• [Requirement]:
Output the data as it stands. Each line must match exactly.

────────────────────────────────────────

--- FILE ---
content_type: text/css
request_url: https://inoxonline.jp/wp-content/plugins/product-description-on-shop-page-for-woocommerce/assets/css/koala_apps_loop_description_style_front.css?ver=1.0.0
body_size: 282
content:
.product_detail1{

────────────────────────────────────────

• [Completed exercise]:
--- FILE ---
content_type: text/css
request_url: https://inoxonline.jp/wp-content/plugins/product-description-on-shop-page-for-woocommerce/assets/css/koala_apps_loop_description_style_front.css?ver=1.0.0
body_size: 282
content:
.product_detail1{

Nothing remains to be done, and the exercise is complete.